In the United States, any institutional investment manager that manages over $100 million or more in Section 13(f) securities (explained below) must report its holdings on Form 13F with the Securities and Exchange Commission (SEC).

 

As defined by the SEC:

In general, an institutional investment manager is: (1) an entity that invests in, or buys and sells, securities for its own account; or (2) a natural person or an entity that exercises investment discretion over the account of any other natural person or entity. Institutional investment managers can include investment advisers, banks, insurance companies, broker-dealers, pension funds, and corporations.
The securities that institutional investment managers must report on Form 13F are “section 13(f) securities.” Section 13(f) securities generally include equity securities that trade on an exchange (including the Nasdaq National Market System), certain equity options and warrants, shares of closed-end investment companies, and certain convertible debt securities. The shares of open-end investment companies (i.e., mutual funds) are not Section 13(f) securities.
— Source: https://www.sec.gov/fast-answers/answers-form13fhtm.html

So what this means is that effectively every major money manager and firm has to disclose their holdings quarterly.

Filings can be found by going here: https://www.sec.gov/edgar/searchedgar/companysearch.html

Example: Mohnish Pabrai

Mohnish files under Dalal Street, LLC.

 

This, of course, is a lot of work.

There are two alternatives that we are aware of: Whale Wisdom and Guru Focus

Gurufocus has a nicer look to it and is quite easy to use. However, Whale Wisdom has some pretty snazzy paid packages if you are interested (including an Excel add-in). We don’t currently subscribe to either but have come across people who have to both, they seemed pretty happy (your mileage may vary).

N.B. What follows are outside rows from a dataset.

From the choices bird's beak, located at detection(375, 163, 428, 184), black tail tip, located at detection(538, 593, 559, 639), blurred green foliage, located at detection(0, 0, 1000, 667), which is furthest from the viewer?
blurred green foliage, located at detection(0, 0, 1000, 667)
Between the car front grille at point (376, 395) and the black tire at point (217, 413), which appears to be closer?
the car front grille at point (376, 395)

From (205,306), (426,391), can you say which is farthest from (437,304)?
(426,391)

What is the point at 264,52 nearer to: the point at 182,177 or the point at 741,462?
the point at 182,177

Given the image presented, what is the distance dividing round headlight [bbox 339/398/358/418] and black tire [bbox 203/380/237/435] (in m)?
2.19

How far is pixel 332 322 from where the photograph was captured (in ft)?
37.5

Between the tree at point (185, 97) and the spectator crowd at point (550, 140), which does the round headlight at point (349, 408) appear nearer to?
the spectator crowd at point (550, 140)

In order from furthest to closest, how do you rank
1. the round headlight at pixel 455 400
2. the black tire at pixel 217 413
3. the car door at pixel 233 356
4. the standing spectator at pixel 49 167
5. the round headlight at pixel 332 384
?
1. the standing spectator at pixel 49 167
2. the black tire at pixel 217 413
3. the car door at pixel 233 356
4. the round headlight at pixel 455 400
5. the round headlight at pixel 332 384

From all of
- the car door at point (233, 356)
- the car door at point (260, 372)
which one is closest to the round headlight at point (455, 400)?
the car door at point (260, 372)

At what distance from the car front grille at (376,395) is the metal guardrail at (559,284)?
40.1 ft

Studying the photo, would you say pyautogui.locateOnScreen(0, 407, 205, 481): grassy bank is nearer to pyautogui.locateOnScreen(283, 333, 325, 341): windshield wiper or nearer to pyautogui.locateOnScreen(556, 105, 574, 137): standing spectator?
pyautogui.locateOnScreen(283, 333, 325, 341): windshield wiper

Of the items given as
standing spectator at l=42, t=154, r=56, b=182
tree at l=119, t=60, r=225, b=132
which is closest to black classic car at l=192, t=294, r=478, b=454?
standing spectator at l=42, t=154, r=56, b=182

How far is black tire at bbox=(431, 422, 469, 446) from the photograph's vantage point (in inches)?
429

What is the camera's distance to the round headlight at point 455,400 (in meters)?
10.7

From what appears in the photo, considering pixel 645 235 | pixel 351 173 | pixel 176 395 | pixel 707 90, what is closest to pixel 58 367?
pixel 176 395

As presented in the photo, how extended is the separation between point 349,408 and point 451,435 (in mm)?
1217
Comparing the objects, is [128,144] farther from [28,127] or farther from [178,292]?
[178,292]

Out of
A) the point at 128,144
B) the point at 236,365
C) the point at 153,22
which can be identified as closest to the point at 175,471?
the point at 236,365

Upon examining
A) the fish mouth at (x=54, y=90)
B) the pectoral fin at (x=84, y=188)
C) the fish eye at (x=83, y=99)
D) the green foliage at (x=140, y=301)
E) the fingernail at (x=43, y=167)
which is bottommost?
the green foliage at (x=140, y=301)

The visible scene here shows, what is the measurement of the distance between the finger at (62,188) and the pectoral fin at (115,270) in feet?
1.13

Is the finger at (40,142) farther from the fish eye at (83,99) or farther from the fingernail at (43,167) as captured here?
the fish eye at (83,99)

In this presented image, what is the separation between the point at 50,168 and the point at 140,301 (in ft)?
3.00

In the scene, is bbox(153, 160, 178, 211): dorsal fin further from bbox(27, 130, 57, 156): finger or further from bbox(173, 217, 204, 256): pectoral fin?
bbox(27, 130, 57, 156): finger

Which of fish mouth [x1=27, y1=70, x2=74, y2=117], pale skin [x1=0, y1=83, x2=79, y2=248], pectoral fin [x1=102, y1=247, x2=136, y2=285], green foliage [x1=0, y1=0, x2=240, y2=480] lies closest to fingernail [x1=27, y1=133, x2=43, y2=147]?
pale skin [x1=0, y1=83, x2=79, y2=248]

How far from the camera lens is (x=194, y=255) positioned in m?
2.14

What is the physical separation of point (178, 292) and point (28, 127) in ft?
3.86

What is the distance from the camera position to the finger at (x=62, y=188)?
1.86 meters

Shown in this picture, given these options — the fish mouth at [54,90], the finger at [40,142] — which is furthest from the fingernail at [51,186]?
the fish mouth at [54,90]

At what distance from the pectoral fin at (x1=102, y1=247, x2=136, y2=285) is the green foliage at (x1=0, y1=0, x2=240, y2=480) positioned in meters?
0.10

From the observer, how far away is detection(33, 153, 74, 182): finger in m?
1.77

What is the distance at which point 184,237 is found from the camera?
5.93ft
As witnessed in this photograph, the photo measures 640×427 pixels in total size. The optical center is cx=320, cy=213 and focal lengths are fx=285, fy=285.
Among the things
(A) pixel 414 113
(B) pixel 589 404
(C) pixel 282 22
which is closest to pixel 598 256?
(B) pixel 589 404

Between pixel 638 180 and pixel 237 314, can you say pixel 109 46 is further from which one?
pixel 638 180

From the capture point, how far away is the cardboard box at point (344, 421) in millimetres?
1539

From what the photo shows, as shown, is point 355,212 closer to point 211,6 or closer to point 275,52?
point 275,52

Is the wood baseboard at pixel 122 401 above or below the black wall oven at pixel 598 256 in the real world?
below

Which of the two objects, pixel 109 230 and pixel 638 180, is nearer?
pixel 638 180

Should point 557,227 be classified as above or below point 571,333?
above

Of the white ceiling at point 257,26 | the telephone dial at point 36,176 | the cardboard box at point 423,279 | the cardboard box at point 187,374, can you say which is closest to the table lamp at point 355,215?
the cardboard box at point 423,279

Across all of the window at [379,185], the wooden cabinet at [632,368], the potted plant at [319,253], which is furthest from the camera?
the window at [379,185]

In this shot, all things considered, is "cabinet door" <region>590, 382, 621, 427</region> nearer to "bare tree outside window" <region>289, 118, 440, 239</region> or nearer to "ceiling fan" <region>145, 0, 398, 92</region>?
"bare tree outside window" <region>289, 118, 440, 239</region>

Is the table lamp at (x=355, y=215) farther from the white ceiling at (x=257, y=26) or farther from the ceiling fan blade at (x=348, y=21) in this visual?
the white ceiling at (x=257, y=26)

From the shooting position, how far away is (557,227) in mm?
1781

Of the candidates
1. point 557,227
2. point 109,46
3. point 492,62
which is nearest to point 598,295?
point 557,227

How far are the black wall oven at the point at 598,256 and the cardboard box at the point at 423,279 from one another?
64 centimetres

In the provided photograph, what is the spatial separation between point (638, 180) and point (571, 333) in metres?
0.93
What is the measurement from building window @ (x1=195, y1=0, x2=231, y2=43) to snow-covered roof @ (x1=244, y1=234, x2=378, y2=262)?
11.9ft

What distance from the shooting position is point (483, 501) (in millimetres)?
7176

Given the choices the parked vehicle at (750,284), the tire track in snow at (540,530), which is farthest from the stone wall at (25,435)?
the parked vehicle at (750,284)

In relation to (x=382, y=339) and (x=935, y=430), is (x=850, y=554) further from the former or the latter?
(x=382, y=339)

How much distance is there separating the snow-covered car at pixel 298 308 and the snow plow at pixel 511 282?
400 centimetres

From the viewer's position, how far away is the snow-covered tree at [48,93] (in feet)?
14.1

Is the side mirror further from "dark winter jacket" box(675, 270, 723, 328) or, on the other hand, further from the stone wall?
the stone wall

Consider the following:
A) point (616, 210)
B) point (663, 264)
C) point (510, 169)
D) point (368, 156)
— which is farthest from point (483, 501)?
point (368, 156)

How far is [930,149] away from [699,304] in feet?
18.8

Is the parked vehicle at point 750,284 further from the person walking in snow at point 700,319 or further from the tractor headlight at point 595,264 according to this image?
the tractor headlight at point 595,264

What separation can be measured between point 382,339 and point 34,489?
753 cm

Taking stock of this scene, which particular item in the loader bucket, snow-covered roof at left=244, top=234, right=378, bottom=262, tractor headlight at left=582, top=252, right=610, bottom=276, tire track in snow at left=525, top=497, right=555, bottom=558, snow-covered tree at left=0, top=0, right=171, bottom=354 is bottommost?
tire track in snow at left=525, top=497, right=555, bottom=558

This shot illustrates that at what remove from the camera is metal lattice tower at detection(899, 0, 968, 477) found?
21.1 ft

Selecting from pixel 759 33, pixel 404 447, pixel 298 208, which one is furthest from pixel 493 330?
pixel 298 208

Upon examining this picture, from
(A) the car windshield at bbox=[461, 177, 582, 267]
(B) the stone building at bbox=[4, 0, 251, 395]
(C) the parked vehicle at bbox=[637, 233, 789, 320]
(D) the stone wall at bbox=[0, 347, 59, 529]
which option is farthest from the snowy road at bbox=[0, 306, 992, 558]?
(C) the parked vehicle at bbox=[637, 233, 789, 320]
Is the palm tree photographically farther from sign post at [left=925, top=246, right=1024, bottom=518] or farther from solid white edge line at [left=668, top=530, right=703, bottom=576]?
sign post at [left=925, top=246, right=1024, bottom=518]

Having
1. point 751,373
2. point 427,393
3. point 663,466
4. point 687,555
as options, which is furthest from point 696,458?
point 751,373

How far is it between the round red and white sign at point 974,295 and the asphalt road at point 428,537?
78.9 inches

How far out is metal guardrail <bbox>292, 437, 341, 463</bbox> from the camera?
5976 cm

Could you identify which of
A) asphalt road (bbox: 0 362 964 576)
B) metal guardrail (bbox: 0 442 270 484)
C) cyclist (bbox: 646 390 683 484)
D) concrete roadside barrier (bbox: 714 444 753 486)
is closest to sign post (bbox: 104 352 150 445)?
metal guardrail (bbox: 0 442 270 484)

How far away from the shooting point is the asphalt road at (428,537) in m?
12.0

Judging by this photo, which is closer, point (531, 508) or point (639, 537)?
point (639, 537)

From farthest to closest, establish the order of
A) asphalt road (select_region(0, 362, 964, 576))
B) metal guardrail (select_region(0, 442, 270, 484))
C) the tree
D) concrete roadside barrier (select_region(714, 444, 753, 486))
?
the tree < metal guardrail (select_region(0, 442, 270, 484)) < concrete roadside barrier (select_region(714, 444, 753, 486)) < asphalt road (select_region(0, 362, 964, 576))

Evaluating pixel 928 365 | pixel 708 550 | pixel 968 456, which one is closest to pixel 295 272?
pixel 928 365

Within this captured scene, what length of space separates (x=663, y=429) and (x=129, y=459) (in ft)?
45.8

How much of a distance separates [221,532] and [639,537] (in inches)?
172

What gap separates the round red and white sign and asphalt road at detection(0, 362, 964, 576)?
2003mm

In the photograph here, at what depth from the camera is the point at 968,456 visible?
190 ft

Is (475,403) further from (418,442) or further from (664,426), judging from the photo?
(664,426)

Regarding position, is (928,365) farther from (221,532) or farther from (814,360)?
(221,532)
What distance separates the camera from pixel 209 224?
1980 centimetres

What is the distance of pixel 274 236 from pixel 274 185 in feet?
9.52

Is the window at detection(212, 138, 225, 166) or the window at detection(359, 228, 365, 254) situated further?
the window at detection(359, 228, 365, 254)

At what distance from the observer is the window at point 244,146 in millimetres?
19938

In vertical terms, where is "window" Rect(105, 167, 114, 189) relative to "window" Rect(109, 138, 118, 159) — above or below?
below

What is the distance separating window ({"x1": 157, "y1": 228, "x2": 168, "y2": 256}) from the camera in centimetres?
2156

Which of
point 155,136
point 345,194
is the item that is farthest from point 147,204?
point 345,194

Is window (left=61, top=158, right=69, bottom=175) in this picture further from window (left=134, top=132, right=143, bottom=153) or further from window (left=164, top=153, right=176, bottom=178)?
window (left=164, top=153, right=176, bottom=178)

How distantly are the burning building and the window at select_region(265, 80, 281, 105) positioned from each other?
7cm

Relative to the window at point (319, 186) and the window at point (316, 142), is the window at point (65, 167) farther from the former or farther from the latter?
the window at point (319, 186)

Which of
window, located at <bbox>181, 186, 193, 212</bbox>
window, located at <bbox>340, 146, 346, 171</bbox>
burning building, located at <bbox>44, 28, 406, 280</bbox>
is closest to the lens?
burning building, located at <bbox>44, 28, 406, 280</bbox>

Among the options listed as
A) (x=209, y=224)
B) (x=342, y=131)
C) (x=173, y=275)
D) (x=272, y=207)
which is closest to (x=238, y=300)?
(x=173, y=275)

https://www.gurufocus.com/holdings.php?GuruName=Mohnish+Pabrai

Step 2: Copy

Now, the following applies to those out there who really enjoy investing, have time do it, and have a desire to understand how things work. We have built the following simple mini-checklist to check copy ideas.

To properly copy, you need to buy ideas that:

1)      Are from a fund manager with a long history of success – 15-20+ years is ideal.

2)      Represent high conviction by the fund manager – Fiat represented ~60% of Pabrai Holdings’ US investments at the end of December 2017. This is definitely high conviction but very few fund managers run this concentrated. But realistically a meaningful hold – 20+% ideally, is sufficient to qualify.

3)      Can be bought at a price similar to what they bought it at – Mohnish bought Fiat in 2014 at an average price less than $8. Fiat currently trades at around ~$21. – Buying at 2.5x does not pass this test as their own investment thesis might not hold at this higher price from a risk/return standpoint. However, if they recently bought a meaningful additional stake recently (which does not apply in this case) that would be considered.

4)      Stick to your circle of competence – Focus on ideas you can understand and spend as much time as you can learning to increase your circle of competence.